The created program used the resources of 16,000 servers. The essence of the experiment was that the system processed 10 million random frames and videos from YouTube. Researchers did not ask the network to give out any specific images. This was done intentionally. When the AI is not given any specific parameters, it tries to find patterns and formulate classifications without a teacher.
Data processing lasted 3 days and as a result the system produced 3 visual images: the face and body of a person, and the image of a cat. This remarkable experiment was a breakthrough in the training of deep neural networks using computer vision without a teacher, and also served as the beginning of the Google Brain project.
9. A new stage in the development of AI
In 2012 professor at the University of Toronto, Geoffrey Hinton, together with his two students created AlexNet. This is a neural network for computer vision which took part in the ImageNet Image Recognition Competition. Systems had to recognize images with the least error. The competition was won by AlexNet. It showed a result of 15.3% of errors, while competitors had at least twice as many errors.
The winner of the contest showed that deep neural networks based on GPUs can distinguish and classify images much better than other systems. The victory of the mechanical “brain” sparked interest in AI developments once again, and in 2018 Geoffrey Hinton received the Turing Award.
10. AlphaGo vs Lee Sedol
In 2016 a momentous event took place – the victory of AlfaGo over Lee Sedol. It all started in 2013, when scientists from DeepMind published an article that AI had learned 50 old Atari games and learned how to win. Google bought the company very quickly, and after a few years, DeepMind developed the AlphaGo neural network, which switched from Atari to the Japanese game Go.
The abilities of this program exceeded all expectations. It not only played several thousand games with its previous versions, but also learned from its defeats and victories and in 2016 beat the famous Go player Lee Sedol with a score of 4:1.
11. Artificial intelligence becomes a doctor
Yes, this is not a game of chess or go. 2017 was truly a breakthrough year. The whole world seemed to be obsessed with perfecting artificial neural networks. For instance, AI learned to explore and classify bacteria, distinguish red blood cells. Are you surprised? But this is just the tip of the iceberg.
Zebra-Med’s neural network learned to diagnose various diseases. The Chinese robot, endowed with artificial intelligence, received a doctor’s license and now, like the representatives of Homo Sapiens, keeps the Hippocratic oath. It is amazing and really essential for people.
12. AI showed a level of intelligence higher than human and made a movie
Recently the history of AI has developed over the years, but now computers and programs are getting smarter every month faster. For example, on January 15, 2018, the AI passed the exam for reading and understanding the text and showed the result better than a human. The Stanford test is recognized as the best way to determine the level of intelligence. Artificial intelligence showed a result of 82.6%, while the best result of a person – 82.3%. It seems to be a little gap of 0.3%, but this is actually a huge gap between man and machine. Now neural networks can be easily implemented in all industries, as it can improve all business processes and completely replace a person.
In the same year, a network, calling himself Benjamin, created his own short film in 48 hours. The video “Zone Out”, created in black and white, is very similar to a horror movie.
Nowadays, artificial networks are helping scientists to develop modern quantum computers.
Although the history of AI has been around for almost 80 years, it is still quite young. Today, no one is surprised by the machines that treat people or make movies. But this is only the beginning and artificial networks will soon open up truly limitless possibilities.

* [Goal of the exercise]
Reproduce word for word the part of the AI history text above starting at "In the same" and ending at "truly limitless possibilities.".

* [Supplied information]
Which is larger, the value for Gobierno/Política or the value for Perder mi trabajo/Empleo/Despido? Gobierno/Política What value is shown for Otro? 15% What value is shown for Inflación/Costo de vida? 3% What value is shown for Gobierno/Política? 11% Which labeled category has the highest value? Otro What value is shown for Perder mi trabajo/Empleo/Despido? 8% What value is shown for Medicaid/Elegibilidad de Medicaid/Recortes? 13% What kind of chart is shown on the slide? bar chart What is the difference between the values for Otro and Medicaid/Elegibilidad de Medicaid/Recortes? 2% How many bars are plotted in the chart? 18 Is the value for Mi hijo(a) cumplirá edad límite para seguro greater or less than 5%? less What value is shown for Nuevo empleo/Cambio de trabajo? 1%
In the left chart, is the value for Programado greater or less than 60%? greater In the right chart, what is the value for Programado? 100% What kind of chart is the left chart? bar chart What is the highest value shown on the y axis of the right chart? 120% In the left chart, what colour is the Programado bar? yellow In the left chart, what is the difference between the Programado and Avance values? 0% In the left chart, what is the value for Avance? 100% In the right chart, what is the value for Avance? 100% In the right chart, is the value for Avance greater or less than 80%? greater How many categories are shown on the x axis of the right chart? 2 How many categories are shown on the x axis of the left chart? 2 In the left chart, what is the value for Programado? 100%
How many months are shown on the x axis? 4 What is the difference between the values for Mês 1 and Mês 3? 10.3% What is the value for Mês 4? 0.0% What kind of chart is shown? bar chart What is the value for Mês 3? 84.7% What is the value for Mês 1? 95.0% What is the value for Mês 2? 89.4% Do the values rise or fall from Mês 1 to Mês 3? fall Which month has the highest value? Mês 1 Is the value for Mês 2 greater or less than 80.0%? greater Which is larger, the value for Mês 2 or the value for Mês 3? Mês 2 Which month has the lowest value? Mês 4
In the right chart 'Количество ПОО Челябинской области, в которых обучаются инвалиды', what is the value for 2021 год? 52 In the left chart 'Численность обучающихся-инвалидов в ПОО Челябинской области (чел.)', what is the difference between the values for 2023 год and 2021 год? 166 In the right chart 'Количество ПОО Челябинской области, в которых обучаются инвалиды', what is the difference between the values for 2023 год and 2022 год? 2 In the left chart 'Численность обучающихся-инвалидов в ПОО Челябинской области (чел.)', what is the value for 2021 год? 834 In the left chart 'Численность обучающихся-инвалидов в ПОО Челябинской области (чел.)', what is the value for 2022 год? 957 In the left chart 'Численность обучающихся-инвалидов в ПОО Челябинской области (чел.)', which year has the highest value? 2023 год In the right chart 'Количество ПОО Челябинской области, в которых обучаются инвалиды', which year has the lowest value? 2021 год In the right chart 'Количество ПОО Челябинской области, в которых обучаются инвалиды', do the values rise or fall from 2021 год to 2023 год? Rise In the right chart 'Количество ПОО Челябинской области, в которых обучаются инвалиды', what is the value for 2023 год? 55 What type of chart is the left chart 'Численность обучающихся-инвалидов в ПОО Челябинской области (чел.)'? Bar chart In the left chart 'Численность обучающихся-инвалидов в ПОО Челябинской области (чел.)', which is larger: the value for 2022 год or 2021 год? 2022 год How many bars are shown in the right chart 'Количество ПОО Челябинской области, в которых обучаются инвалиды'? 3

* [Solution to the problem]
In the same year, a network, calling himself Benjamin, created his own short film in 48 hours. The video “Zone Out”, created in black and white, is very similar to a horror movie.
Nowadays, artificial networks are helping scientists to develop modern quantum computers.
Although the history of AI has been around for almost 80 years, it is still quite young. Today, no one is surprised by the machines that treat people or make movies. But this is only the beginning and artificial networks will soon open up truly limitless possibilities.